Les dialogues entre Singleton, qui a tout oublié de la guerre, et les vétérans qui ont gardé tous leurs souvenirs, sont fascinants. En effet, certains vétérans ne peuvent pas bénéficier du traitement, à l'instar des mutilés ou de ceux qui ont combattu il y a longtemps (guerre de Corée, Seconde guerre mondiale). Ceux-là n'ont pas d'autre choix que de vivre avec leurs traumatismes et d'y faire face. Vivraient-ils mieux en oubliant complètement ce qu'ils ont vécu ? Effacer les souvenirs douloureux s'avère-t-il réellement efficace pour vivre une vie "normale" ? David Means nous offre des pistes de réflexion intéressantes en confrontant Singleton et les autres vétérans non "repliés". 

Hystopia regorge de personnages fascinants, mais le personnage central de cette histoire, c'est bel et bien Eugene Allen. Ce jeune homme de 22 ans, vétéran, traumatisé par la guerre et la mort de sa sœur, s'est donné la mort parce qu'il ne pouvait pas surmonter les horreurs qu'il a vécues. On se rend compte que l'écriture de son roman a été pour lui une sorte de défouloir, un cri de colère et une manière de réécrire la destinée de sa sœur, dont la vie s'est brisée tragiquement. Construire et faire évoluer le personnage de Meg a donné une sorte de seconde vie à sa sœur. Elle ne s'est pas enfuie du centre, elle a été enlevée de force. Elle n'a pas fait de mauvaise rencontre, elle a rencontré l'homme qui lui a sauvé la vie : Hank, l'homme proche de la nature, tel qu'Eugene l'a été à un moment de sa vie. Hystopia explore massivement la douleur, les effets de la drogue, la violence et la colère, mais c'est aussi un roman d'une intense poésie.
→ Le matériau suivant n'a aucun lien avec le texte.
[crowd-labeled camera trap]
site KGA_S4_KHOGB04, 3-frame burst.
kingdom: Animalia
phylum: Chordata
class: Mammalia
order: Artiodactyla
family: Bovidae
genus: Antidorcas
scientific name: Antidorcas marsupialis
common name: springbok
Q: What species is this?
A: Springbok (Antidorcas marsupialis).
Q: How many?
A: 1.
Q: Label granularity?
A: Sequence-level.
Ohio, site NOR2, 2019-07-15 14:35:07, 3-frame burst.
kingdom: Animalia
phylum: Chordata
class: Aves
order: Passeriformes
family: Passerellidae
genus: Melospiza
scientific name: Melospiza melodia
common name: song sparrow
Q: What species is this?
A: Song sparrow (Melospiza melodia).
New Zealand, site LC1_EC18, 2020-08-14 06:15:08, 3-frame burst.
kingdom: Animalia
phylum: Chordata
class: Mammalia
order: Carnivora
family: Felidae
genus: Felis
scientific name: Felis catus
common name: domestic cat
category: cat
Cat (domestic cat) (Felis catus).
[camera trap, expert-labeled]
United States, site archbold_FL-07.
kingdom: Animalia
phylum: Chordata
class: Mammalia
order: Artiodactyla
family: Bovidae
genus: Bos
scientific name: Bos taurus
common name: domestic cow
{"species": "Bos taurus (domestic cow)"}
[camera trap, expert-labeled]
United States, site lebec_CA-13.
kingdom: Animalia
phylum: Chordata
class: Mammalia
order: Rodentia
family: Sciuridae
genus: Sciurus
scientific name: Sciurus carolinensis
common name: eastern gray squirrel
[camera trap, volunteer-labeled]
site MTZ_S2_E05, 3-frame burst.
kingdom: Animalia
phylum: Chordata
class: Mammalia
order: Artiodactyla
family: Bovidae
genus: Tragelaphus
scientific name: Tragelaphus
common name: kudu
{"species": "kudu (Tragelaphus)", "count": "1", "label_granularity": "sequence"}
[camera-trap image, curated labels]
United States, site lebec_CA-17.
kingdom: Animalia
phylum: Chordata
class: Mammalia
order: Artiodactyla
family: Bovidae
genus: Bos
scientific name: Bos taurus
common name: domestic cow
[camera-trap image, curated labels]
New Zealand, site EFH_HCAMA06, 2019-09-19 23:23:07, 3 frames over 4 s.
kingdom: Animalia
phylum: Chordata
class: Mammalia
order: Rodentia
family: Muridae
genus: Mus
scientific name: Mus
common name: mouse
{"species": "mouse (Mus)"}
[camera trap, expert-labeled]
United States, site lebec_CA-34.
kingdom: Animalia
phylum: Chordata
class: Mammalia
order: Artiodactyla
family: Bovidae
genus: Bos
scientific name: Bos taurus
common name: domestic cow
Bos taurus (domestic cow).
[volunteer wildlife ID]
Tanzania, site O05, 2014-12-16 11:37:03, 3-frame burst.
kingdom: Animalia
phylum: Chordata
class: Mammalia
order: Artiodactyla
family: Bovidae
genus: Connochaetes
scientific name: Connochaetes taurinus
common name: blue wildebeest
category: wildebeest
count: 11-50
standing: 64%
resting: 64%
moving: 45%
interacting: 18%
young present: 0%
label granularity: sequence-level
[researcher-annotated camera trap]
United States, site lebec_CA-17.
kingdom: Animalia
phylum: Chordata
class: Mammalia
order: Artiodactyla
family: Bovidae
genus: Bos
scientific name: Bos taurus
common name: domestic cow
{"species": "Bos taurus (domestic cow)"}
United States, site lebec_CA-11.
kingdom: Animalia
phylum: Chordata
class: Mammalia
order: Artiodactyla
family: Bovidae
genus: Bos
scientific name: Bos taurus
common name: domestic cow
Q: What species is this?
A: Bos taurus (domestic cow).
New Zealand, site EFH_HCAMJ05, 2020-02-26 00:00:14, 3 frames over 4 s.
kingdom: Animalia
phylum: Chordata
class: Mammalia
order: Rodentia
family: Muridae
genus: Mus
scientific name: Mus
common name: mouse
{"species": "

"Assis à côté d'elle, il regarda le ciel, ses blancs perlés, ses gris pesants, ses argentés intenses vers l'horizon, qui agrippaient l'eau soulevée - à la couleur voisine, pas si différente - tandis que le ciel s'abaissait pour former une bande de ténèbre profonde à leur lisière, et les lourdes vagues plus proches avançaient laborieusement, laissant entre elles de longs espaces comme si elles s'évitaient, et il entendait - dans le bruit des vagues, l'envol du vent - la parole adressée aux arbres derrière eux, et les arbres qui répondaient, dans un profond soupir, et le parfum lointain des vastes forêts boréales au plus haut du Bouclier canadien, où se dessinait une réponse à l'éternelle question." (page 251)

En bref, L'Eté de la haine est un roman complexe et singulier dans sa structure et dans son style : une mise en abyme, une intrigue oscillant entre utopie et dystopie, un style d'écriture parfois déstabilisant. Au cœur de ce livre, il y a un auteur, Eugene Allen, un être brisé par la guerre et la mort tragique de sa sœur ; et son roman, Hystopia. C'est un récit qui dénonce le traumatisme et les horreurs d'une guerre absurde, mais aussi les dysfonctionnements du gouvernement américain dans la prise en charge de ses vétérans traumatisés. Brutal, déroutant, fascinant, L'Eté de la haine est une mise en abyme intelligente et captivante sur la douleur et la création littéraire.
Sélectionné pour le Man Booker Prize 2016, le premier roman de David Means est unique de par son intelligence, sa singularité, sa beauté des mots dans un monde terriblement violent.
A noter également : l'excellent travail de traduction de Serge Chauvin (qui est notamment le traducteur du célèbre Underground Railroad de Colson Whitehead).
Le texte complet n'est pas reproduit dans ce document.